RECORDS SHOWN:
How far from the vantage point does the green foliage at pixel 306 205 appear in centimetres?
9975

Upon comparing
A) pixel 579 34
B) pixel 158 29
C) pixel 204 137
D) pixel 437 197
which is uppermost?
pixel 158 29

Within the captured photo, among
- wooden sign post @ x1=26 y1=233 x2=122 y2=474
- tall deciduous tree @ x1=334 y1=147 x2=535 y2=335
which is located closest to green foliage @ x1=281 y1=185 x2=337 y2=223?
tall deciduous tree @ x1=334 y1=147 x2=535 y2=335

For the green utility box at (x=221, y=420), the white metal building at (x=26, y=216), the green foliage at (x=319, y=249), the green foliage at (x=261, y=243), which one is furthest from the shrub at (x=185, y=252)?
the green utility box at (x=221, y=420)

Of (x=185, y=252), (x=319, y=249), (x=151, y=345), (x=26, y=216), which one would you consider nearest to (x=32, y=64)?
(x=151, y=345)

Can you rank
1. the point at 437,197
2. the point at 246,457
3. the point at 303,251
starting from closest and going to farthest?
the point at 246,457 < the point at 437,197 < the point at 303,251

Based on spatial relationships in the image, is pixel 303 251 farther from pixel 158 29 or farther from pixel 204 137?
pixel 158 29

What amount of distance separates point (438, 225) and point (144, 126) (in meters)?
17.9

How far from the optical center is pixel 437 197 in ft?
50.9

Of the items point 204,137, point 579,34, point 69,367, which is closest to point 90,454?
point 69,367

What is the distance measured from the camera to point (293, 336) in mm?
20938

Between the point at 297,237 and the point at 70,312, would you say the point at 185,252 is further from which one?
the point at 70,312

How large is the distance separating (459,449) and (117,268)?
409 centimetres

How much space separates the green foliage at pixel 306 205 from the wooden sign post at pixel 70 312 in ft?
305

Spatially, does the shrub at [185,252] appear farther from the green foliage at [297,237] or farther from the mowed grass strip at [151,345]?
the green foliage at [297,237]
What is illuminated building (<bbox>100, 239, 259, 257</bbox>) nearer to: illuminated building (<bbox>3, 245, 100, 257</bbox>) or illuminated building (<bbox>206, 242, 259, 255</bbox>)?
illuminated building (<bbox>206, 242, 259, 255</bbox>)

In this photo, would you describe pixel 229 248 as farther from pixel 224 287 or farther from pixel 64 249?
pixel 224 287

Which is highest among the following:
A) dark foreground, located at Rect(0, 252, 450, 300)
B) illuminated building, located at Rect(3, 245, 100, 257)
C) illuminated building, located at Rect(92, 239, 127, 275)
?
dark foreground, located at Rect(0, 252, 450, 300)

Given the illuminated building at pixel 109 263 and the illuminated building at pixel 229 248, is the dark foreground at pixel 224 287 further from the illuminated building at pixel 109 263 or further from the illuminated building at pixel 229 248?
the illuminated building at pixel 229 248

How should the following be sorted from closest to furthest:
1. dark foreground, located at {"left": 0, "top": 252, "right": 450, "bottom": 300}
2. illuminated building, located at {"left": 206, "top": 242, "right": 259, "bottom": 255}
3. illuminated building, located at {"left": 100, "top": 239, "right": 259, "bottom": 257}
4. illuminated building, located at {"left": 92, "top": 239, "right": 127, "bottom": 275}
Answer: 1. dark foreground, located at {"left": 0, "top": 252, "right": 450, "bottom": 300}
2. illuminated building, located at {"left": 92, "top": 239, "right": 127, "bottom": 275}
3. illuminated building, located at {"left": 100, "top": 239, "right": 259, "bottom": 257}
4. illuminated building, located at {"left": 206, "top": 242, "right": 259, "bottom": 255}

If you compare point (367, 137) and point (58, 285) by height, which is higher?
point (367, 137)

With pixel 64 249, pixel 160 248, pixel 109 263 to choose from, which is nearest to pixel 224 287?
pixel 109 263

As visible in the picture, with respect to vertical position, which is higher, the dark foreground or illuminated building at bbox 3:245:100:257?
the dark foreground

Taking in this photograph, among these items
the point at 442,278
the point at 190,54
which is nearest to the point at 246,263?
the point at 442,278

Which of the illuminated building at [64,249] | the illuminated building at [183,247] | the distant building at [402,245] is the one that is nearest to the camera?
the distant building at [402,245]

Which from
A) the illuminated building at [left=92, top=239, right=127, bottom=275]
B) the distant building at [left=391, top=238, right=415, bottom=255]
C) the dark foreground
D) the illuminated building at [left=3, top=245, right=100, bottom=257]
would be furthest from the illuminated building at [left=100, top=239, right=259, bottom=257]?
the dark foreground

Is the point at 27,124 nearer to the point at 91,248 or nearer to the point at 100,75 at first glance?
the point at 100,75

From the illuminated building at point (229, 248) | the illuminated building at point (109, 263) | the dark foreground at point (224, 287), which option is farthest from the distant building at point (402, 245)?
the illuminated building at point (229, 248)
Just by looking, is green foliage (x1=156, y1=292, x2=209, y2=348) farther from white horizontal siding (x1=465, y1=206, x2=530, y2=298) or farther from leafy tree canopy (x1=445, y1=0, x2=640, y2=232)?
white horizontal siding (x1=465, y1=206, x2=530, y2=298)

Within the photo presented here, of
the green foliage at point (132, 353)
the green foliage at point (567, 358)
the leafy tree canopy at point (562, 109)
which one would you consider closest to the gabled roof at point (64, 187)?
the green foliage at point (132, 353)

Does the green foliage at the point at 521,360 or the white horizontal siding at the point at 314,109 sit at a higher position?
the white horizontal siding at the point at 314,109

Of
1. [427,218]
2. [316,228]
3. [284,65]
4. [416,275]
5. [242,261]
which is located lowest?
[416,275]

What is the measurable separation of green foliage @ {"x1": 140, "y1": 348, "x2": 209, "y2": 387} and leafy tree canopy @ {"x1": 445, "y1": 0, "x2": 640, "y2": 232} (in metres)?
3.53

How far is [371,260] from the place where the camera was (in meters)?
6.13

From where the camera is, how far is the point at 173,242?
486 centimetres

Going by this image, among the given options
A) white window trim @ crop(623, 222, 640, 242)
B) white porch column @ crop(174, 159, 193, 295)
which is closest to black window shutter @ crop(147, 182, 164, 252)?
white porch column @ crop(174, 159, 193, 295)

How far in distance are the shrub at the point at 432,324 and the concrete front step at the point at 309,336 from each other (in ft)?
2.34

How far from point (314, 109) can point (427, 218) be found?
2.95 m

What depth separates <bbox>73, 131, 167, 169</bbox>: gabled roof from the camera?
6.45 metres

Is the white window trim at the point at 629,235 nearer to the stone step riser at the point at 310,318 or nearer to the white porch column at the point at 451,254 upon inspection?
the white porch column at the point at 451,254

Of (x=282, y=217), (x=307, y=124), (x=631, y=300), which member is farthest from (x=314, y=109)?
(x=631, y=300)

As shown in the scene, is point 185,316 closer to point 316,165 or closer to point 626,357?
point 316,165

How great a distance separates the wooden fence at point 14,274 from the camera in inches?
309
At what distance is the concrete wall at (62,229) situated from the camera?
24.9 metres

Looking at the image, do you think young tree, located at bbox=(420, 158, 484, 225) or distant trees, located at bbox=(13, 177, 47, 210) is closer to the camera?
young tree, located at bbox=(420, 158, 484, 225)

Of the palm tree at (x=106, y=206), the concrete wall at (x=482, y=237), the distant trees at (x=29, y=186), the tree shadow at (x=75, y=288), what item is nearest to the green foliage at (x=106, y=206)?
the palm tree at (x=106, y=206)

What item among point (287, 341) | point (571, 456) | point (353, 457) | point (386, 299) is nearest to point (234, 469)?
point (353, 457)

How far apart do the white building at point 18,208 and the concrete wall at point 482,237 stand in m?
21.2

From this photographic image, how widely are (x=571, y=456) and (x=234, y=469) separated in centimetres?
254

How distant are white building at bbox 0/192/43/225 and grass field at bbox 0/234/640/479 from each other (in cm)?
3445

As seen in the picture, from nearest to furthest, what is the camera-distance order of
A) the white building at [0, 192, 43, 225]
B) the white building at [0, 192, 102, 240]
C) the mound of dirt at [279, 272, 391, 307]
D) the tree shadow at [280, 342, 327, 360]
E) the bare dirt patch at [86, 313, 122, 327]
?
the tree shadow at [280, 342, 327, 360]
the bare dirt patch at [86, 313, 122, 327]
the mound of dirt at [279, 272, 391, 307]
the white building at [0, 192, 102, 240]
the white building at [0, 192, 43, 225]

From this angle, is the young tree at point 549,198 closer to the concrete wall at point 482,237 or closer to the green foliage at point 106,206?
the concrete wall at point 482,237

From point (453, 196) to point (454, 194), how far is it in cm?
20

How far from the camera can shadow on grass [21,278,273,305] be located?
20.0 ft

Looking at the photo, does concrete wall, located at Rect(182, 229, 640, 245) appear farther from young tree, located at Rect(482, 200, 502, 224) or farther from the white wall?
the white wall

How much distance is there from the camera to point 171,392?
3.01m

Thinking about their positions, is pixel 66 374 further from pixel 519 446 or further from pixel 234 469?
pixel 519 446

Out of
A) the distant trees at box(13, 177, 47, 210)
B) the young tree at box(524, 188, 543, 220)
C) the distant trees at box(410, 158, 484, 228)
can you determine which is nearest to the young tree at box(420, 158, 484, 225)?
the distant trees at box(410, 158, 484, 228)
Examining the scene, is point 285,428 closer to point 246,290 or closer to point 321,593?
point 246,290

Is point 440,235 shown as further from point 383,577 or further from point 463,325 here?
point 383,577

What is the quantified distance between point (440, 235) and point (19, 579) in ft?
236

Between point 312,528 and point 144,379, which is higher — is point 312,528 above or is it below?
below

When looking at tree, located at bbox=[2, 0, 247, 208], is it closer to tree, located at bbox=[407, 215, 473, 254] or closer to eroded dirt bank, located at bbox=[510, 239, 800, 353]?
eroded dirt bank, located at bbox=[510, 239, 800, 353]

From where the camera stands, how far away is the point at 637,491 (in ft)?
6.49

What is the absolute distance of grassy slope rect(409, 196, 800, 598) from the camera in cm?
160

WORK TO BE COMPLETED: Repeat, word for word, every line from the line that contains "Is point 440,235" to the end of the entries; include both of those lines and no others.

FULL OUTPUT:
Is point 440,235 shown as further from point 383,577 or further from point 463,325 here?
point 383,577

What is the quantified distance between point (440, 235) and point (19, 579) in ft?
236

Between point 312,528 and point 144,379, which is higher — is point 312,528 above or is it below?
below

When looking at tree, located at bbox=[2, 0, 247, 208], is it closer to tree, located at bbox=[407, 215, 473, 254] or closer to eroded dirt bank, located at bbox=[510, 239, 800, 353]?
eroded dirt bank, located at bbox=[510, 239, 800, 353]

From where the camera stands, how far away is the point at 637,491 (in ft)?
6.49

What is the absolute distance of grassy slope rect(409, 196, 800, 598) from the camera in cm?
160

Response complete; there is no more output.